SEOUL, South Korea – Global markets were lower Friday after a surprise move by the Swiss National Bank to abandon its efforts to keep its currency artificially cheap shocked the market.

KEEPING SCORE: Britain’s FTSE 100 edged down 0.2 per cent to 6,485.13 and Germany’s DAX fell 0.5 per cent to 9,983.94. France’s CAC 40 was down 0.1 per cent at 4,320.42. Futures showed that Wall Street would extend its losses. S&P 500 and Dow futures both fell 0.4 per cent.

ASIA’S DAY: Japan’s Nikkei 225 dropped 1.4 per cent to 16,864.16 while South Korea’s Kospi fell 1.4 per cent to 1,888.13. Hong Kong’s Hang Seng index was down 1 per cent at 24,103.52. Australia’s S&P/ASX 200 declined 0.6 per cent to 5,299.20. Stocks in Singapore, New Zealand and Taiwan also fell.

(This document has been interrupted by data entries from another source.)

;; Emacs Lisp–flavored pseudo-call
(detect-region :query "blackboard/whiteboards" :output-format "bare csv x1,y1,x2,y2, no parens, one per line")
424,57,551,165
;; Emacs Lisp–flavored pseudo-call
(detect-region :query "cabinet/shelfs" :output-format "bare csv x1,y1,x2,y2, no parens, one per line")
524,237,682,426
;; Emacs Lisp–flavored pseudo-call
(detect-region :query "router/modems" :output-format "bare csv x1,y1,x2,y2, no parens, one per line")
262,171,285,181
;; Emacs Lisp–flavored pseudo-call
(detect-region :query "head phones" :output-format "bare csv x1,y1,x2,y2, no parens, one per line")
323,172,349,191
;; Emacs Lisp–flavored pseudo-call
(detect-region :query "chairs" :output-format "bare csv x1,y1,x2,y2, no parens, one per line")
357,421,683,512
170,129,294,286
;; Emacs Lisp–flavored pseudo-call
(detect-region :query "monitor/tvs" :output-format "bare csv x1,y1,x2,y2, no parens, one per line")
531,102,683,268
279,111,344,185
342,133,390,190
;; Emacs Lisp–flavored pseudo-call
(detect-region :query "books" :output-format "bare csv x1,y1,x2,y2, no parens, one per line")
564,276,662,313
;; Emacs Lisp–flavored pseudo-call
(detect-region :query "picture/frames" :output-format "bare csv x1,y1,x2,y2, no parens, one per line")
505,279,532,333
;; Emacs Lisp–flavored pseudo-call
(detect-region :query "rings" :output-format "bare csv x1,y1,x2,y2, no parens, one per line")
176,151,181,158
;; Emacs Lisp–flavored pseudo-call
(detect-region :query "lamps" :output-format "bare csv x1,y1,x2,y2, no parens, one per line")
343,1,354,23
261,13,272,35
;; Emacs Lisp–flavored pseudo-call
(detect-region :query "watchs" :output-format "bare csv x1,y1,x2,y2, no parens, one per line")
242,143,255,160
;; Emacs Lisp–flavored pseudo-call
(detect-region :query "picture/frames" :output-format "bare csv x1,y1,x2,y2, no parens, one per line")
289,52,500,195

SWISS SHOCK: The Swiss National Bank, or SNB, said early Thursday that it decided to ditch an increasingly expensive policy to cap the rise of the Swiss franc. After the announcement, the Swiss franc spiked against the euro and the dollar while Swiss stocks tanked. The SNB had prevented the euro from trading below 1.20 francs. But the cost of retaining the policy for the central bank by buying euros or selling francs has risen as the outlook for the euro darkened.

ANALYST’S TAKE: “At least for the short term the Swiss bank action has opened up a new front of financial markets risk,” said Ric Spooner, chief market analyst at CMC Markets. “The Swiss bank’s move last night is a reminder to investors and traders that central bank action is a source of market risk given the scale of their activities in recent years and its impact on economic activity.”

BROKERS BROKE: Global Brokers NZ Ltd., a small currency trading house in New Zealand, was among the first to say that it was closing its doors as the global economy felt the fallouts from the Swiss National Bank’s abrupt policy reversal. Global Brokers Director David Johnson said in an announcement on the website of Excel Markets, its affiliate, that the trading house sustained a total loss of operational capital and it can no longer meet the regulatory minimum to continue business. The majority of clients in a franc position sustained losses amounting to far greater than their account equity, he said.

OIL: The benchmark U.S. crude futures contract was up 58 cents at $46.81 a barrel in electronic NYMEX trading. The contract tumbled $2.23 to settle at $46.25 in New York on Thursday. Brent crude, a benchmark for international oils, rose 99 cents to $49.26 a barrel in London.

CURRENCIES: The dollar edged up to 116.504 yen from 116.207 yen while the euro rose to $1.1631 from $1.1619.